Friday, February 19, 2010

inspiration for the day

"The fundamental mission of motherhood now is the same as it always was: to nurture, protect, and instruct children, to create a home environment that enables them to learn and grow, to help them develop a heart for God and his purposes, and to send them out into the world prepared to live both fully and meaningfully.

-Sally Clarkson from the Mission of Motherhood.


I saw this quote on another mom's blog yesterday (www.flythroughourwindow.com) and instantly adored it. Every so often, I need a reminder that as a mom, I do have a mission and that there is a bigger picture. More often than I'd like to admit, the job of motherhood becomes about surviving the day and I wind up parenting more out of emotion than good sense. I wish that I could say that I jump up out of bed every morning eager to see what new adventures the day will bring for myself and my children but those romantic visions are sometitmes shattered by the realities of life and the words, "Mom, I peed in my bed."

I love my children more than I ever thought it was even possible and I do relish so many moments in our lives but temper tantrums, soggy sheets and runny noses can have a way of bringing even the most enthusiastic of mothers down. So, it's nice to have an inspiring quote that reminds me of my mission.

Friday, February 5, 2010

storytime

This Wednesday was the start of preschool storytime at our public library. So, I invited a friend to meet us there with her 2 little girls and I loaded up Hannah and Ethan to go and listen to some stories. I thought it would be great. I thought I had found an outing that could become the type of ritual that Hannah and Ethan would one day look back on and say, "Oh I remember when Mom used to take us to the library for storytime when we were little. I loved it..." Well, let me just tell you, not only was I wrong but the whole thing was a real beating.

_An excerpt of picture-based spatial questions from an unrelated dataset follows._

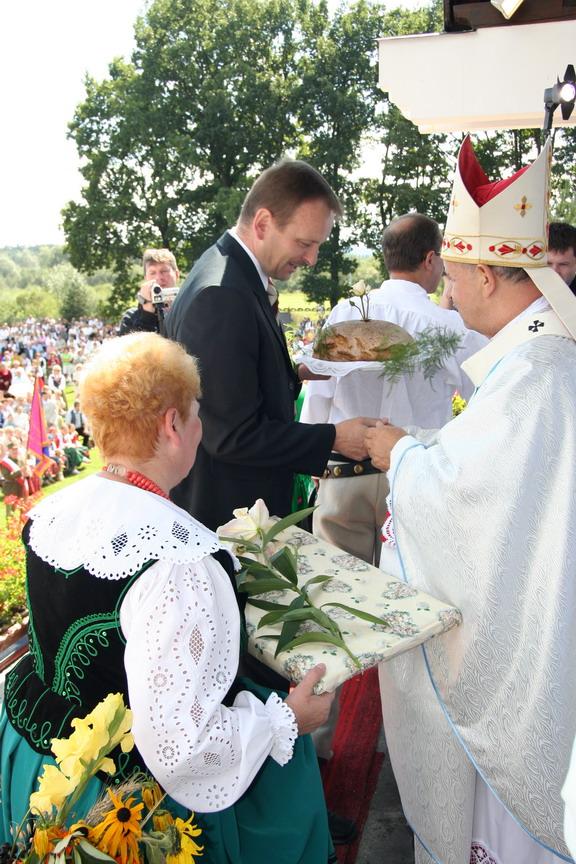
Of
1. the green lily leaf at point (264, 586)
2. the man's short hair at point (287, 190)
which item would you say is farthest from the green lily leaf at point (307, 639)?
the man's short hair at point (287, 190)

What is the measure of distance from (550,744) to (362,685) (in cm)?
194

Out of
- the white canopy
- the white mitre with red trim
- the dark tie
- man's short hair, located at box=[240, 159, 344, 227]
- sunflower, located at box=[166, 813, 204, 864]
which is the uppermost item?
the white canopy

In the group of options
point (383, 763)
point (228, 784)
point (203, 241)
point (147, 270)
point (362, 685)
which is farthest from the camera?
point (203, 241)

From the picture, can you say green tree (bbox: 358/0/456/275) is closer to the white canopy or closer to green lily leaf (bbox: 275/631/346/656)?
the white canopy

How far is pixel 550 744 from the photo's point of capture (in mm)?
1827

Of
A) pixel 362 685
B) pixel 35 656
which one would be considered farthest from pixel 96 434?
pixel 362 685

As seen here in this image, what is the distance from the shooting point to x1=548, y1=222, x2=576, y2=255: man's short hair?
376 cm

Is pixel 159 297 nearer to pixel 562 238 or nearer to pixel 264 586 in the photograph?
pixel 562 238

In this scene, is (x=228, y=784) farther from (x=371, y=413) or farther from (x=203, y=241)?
(x=203, y=241)

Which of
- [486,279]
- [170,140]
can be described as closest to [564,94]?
[486,279]

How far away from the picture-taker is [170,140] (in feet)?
95.1

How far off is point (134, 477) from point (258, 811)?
79 cm

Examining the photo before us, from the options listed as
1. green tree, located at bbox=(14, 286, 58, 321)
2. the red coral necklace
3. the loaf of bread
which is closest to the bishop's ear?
the loaf of bread

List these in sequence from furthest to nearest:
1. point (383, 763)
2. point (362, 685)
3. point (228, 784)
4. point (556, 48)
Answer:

First of all, preschool storytime lasted for 45 minutes. I don't know many 3 year olds who can sit still for 45 minutes but they don't have the same last name as me...Then, the very dry, very out-of-touch librarian read book after book. All the while, I attempted to entertain Ethan with every toy and trinket in my purse and Hannah fought him for space on my lap rather than sitting on the rug with the rest of the kids. After half an hour, I had to give up and take them out.

Later that night, still clinging to the idea that I might be right about having found a beloved ritual, I asked Hannah if she had liked storytime at the library. "No. I didn't like it. I just like the one where we sit in my bed and you scratch my back."

"Yeah, I like that one too," I said smiling and realizing that the beloved ritual had been here all along.

Monday, February 1, 2010

controlled chaos?


This is what our playroom looked like yesterday, less than 2 hours after the kids got up from nap time/rest time. I really struggle with toy messes at our house. I know that my kids have a real need to play and that they will make messes but there has to be a better balance between their need to play and my need to not have my house look like something in the path of Hurricane Katrina.

The other aspect of toy messes that I struggle with is the picking up and how much responsibility to put on the kids. The playroom was obviously a complete disaster but Avery’s room needed to be picked up as well. So, in an attempt to establish a weekly ritual where she picks up her room on Sunday evenings, I sent her upstairs to tidy up. I felt like it would be asking too much to have her then come downstairs and help clean up the playroom even though she had, no doubt, been one of the main culprits in the playroom mess.

That left me standing in our post-Katrina playroom with a 19 month old and a 3 year old. I recruited their help with some age-appropriate tasks but the bulk of the work fell to me, Mom. What a shock…

So, my rhetorical question is this: How do I allow my children the freedom to play and be creative without having my house turned upside down at least once a day? And, how do I balance the need to teach them to be responsible for their things with not wanting them to feel as though they spend their entire day picking up?